La demanda de títulos de deuda pública española ha sido significativa, superando los 5.547 millones de euros. Esto es casi el doble de lo que finalmente se adjudicó, lo que evidencia el continuo interés de los inversionistas. Específicamente, el Tesoro adjudicó 1.045,38 millones de euros en letras a tres meses en respuesta a una demanda que superó los 2.121 millones de euros. El interés marginal se estableció en un 1,947%, ligeramente inferior al 1,978% registrado en la emisión previa.
Por otro lado, en la subasta a nueve meses, el Tesoro colocó 1.974,877 millones de euros, frente a una demanda de 3.424,9 millones de euros. En este caso, la rentabilidad marginal ascendió al 2,022%, superando el 2,008% de la emisión anterior.
El Tesoro Público de España tiene programado regresar al mercado de deuda el próximo 19 de febrero con una emisión de bonos y obligaciones del Estado, cerrando así las subastas de febrero.
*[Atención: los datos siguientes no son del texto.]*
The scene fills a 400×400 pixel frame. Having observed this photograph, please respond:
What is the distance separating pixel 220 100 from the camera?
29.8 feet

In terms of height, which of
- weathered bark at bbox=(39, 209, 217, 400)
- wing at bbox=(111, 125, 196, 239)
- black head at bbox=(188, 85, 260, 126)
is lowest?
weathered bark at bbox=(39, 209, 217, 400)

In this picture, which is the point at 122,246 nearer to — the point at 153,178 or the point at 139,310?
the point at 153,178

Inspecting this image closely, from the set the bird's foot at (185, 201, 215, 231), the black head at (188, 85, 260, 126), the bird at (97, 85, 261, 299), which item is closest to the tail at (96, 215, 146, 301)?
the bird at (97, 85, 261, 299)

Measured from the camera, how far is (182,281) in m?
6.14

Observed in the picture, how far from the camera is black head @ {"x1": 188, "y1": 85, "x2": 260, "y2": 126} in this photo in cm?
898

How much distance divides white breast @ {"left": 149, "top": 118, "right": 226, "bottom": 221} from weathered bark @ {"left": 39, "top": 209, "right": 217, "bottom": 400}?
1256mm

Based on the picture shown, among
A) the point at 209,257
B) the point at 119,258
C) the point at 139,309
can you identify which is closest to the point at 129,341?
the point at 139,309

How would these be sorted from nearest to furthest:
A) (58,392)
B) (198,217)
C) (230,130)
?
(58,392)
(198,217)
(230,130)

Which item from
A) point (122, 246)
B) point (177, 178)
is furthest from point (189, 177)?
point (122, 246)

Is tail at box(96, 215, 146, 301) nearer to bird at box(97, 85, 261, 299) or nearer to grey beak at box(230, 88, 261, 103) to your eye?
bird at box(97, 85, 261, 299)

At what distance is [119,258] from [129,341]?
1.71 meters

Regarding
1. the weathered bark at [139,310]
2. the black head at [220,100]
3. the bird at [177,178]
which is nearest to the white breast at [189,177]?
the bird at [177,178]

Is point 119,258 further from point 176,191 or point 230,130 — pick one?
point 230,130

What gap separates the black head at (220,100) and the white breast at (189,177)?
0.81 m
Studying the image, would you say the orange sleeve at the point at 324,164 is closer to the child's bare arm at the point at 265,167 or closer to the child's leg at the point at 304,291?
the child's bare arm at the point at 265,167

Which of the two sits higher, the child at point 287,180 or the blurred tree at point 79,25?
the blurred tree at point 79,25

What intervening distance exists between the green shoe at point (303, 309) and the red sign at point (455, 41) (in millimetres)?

De cara al año 2026, el organismo prevé unas necesidades de financiación de 55.000 millones de euros, cifra que coincide con la de 2025. La estrategia de financiación estará guiada por el buen momento económico que atraviesa España y una gestión financiera responsable.
Para este año, de los 55.000 millones de euros en emisiones netas, 50.000 millones estarán destinados a deuda a medio y largo plazo, mientras que los 5.000 millones restantes se asignarán a letras del Tesoro, replicando las cifras de 2025. En términos de emisiones brutas, se espera alcanzar los 285.693 millones de euros, lo que supone un incremento del 4,2% frente al cierre proyectado de 2025.
En 2025, se logró mantener por quinto año consecutivo una vida media de la deuda española en el entorno de los ocho años, alcanzando específicamente los 7,93 años
En conclusión, estos datos reflejan no solo la confianza de los inversionistas en la deuda pública española, sino también la solidez de la estrategia de financiación llevada a cabo por el Tesoro Público. La estabilidad económica y la responsabilidad presupuestaria continúan siendo factores clave para dirigir estas emisiones de deuda.